• **INPUT ROWS**
<<<<

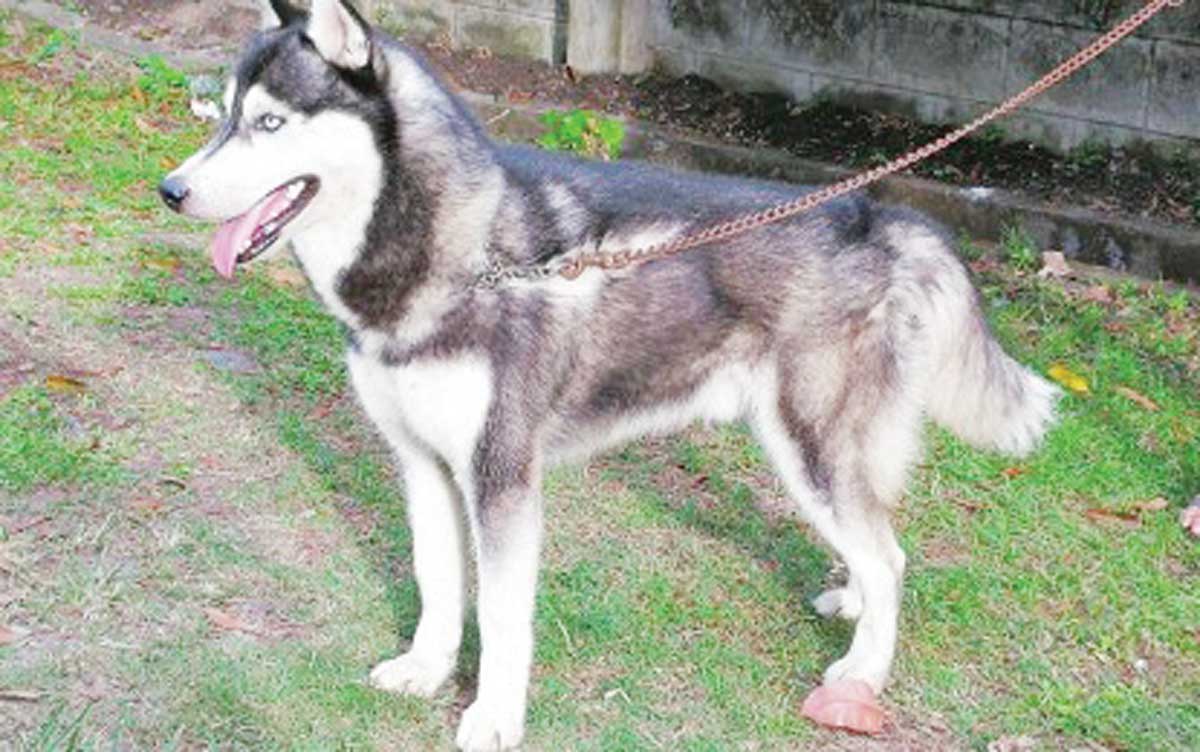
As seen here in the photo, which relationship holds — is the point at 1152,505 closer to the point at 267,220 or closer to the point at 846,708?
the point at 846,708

>>>>
<<<<

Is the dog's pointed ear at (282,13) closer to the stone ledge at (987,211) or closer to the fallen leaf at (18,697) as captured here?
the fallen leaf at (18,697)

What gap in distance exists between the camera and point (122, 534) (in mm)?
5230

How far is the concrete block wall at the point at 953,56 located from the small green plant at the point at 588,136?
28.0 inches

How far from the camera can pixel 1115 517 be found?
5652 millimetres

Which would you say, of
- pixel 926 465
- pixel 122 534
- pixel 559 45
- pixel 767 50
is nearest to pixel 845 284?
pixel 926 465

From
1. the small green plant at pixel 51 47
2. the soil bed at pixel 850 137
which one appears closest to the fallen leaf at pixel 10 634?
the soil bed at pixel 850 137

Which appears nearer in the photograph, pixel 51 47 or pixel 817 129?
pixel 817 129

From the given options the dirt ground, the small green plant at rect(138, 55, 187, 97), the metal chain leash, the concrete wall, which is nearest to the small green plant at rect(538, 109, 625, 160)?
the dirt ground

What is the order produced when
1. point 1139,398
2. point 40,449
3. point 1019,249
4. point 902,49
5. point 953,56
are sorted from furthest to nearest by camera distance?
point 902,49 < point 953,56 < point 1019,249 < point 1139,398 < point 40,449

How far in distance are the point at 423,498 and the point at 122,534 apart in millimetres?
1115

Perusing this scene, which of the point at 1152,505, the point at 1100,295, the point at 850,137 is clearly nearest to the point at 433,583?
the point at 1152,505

>>>>
<<<<

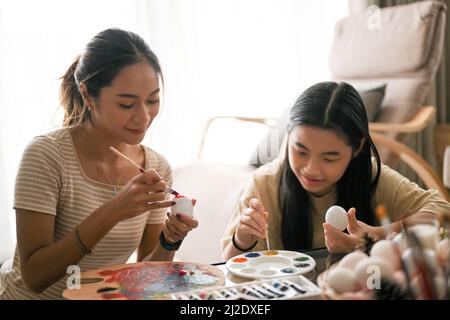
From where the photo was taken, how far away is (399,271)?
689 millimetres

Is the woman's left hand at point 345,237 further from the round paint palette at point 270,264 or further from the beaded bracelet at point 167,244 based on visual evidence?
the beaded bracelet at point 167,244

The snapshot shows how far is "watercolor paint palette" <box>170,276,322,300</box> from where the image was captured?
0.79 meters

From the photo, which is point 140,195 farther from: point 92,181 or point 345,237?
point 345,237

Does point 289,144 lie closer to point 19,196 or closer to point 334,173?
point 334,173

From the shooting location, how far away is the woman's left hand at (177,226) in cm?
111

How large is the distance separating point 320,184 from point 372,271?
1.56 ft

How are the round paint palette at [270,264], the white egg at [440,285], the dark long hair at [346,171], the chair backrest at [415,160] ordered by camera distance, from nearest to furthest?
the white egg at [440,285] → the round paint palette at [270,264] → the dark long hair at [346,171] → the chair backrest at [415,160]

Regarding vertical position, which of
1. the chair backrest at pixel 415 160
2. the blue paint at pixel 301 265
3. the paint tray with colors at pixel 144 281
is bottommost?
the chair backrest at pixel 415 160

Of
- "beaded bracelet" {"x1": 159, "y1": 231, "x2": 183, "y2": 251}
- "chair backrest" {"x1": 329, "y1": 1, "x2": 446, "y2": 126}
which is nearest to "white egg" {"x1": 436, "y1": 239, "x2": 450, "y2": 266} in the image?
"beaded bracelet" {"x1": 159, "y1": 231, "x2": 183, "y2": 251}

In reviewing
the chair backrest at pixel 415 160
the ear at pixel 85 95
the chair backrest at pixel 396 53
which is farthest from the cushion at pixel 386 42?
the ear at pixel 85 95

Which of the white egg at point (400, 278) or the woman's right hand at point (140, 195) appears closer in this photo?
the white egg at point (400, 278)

>>>>

• **REQUIRED WORK**
Please rewrite the part of the material that opens with the line containing "From where the photo" and closes with the line containing "the white egg at [440,285] →", both lines included, as a JSON list of strings with one string per line and blank lines omitted.

• **ANSWER TO THIS TASK**
[
  "From where the photo was taken, how far away is (399,271)?",
  "689 millimetres",
  "Is the woman's left hand at point 345,237 further from the round paint palette at point 270,264 or further from the beaded bracelet at point 167,244 based on visual evidence?",
  "the beaded bracelet at point 167,244",
  "The snapshot shows how far is \"watercolor paint palette\" <box>170,276,322,300</box> from where the image was captured?",
  "0.79 meters",
  "From the photo, which is point 140,195 farther from: point 92,181 or point 345,237?",
  "point 345,237",
  "Does point 289,144 lie closer to point 19,196 or closer to point 334,173?",
  "point 334,173",
  "From the shooting location, how far away is the woman's left hand at (177,226) in cm?",
  "111",
  "How large is the distance separating point 320,184 from point 372,271?",
  "1.56 ft",
  "How are the round paint palette at [270,264], the white egg at [440,285], the dark long hair at [346,171], the chair backrest at [415,160] ordered by camera distance, from nearest to furthest?",
  "the white egg at [440,285] → the round paint palette at [270,264] → the dark long hair at [346,171] → the chair backrest at [415,160]"
]